Problem to solve → Identify, in the records below, every line where the string "Home" appears, and copy each such line.

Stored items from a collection
----
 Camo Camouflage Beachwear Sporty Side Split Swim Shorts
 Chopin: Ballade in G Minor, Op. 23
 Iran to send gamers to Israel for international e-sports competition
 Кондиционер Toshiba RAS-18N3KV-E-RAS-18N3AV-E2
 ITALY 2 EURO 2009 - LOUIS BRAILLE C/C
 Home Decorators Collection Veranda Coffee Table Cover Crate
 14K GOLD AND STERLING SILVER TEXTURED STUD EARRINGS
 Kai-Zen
----
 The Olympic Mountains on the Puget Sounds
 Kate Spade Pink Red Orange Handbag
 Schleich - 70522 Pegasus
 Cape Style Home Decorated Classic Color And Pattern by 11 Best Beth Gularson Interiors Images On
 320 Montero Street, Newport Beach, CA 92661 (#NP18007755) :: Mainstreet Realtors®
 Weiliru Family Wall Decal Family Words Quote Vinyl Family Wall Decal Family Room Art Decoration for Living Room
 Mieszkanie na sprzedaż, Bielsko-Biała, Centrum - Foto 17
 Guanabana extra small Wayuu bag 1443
----
Output →
 Home Decorators Collection Veranda Coffee Table Cover Crate
 Cape Style Home Decorated Classic Color And Pattern by 11 Best Beth Gularson Interiors Images On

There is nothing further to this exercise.